>> Start Document segment

But even here she looks underneath and beyond Reagan to explain why citizens were so eager to throw our principled democratic baby into the ashcan. She does not spare Lyndon Johnson, Bill Clinton or Al Gore, particularly over the trend to bloated and corrupt privatization. Even today citizens look the other way at Croatian and Afghan ditch-diggers and meal providers. Privatization almost by definition means we are paying someone big money to do dirty things in our name, yet American taxpayers still don’t grasp the waste in treasure, reputation and soul in sparing “real Americans” from supply lines and mess-hall KP.
Wait! Is Maddow saying we have lost our way but can still restore the real America, and the solutions have little to do with the partisan ferocity that keeps her and cable news flourishing? Frankly, yes.
It is the lingering paradox. We still don’t know how easily we have shredded the safeguards, the checks and balances, we still don’t fathom the hidden price of neglect and indifference. Gently, humorously and surgically, she’s trying to wake us up – and it’s much deeper than reducing our defense budget.

>> End Document segment

** Task instructions **
1. Copy the stretch of the review excerpt from "Wait! Is Maddow" through "flourishing? Frankly, yes.", word for word.
2. According to the review excerpt, which three figures does Maddow not spare, particularly over the trend to bloated and corrupt privatization?
3. Pick up the review excerpt about Maddow's book after its last sentence and carry it on.

>> Start Data records

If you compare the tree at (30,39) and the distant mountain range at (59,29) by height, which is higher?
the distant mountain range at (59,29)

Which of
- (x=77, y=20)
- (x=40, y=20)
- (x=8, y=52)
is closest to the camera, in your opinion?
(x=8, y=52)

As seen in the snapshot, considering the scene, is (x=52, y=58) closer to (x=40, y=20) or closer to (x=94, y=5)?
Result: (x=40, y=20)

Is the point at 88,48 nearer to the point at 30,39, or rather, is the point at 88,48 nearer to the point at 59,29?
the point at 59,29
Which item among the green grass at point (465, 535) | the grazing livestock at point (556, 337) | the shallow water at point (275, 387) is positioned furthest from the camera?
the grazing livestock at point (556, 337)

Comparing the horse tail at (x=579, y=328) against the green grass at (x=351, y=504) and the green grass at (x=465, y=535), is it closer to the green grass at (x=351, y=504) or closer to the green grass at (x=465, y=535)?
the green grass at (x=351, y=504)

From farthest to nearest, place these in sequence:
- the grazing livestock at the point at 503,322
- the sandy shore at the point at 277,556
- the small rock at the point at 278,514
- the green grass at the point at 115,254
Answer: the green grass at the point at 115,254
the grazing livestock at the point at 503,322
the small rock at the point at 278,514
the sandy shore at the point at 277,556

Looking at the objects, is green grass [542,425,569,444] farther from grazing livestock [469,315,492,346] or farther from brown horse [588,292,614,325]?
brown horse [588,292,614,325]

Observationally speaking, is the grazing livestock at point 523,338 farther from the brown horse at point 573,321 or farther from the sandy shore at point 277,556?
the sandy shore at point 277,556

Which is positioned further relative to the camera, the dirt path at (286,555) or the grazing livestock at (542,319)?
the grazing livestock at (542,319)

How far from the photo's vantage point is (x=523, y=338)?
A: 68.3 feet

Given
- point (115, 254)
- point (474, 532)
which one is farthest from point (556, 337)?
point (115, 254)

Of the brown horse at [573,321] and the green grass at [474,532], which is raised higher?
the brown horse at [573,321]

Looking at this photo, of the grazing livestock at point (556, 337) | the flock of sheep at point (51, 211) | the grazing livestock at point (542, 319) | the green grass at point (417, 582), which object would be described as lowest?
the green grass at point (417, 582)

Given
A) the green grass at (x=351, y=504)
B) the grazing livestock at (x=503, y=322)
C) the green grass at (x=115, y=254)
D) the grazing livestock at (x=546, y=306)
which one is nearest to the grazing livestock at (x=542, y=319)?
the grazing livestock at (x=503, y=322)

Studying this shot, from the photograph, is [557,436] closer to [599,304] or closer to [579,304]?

>> End Data records

** Answers below **
1.
Wait! Is Maddow saying we have lost our way but can still restore the real America, and the solutions have little to do with the partisan ferocity that keeps her and cable news flourishing? Frankly, yes.

2. Lyndon Johnson, Bill Clinton and Al Gore.

3.
“Drift” right now is going through all the suspicious promotional huzzahs of our celebrity age – New York Times best seller devotion, praise from Leno and other talking heads, endless publicity tours, all the stuff that gains media attention while raising skepticism about temporal flightiness.
The book is better than that. It is not a quick read to forget, like a pop song flourish or a Donald Trump punchline. It’s bright, requires mulling, moments to put it down and think. There are chapters to revisit that transcend our current partisan cable wars and jingoism (hear that, Roger?). Keep it handy.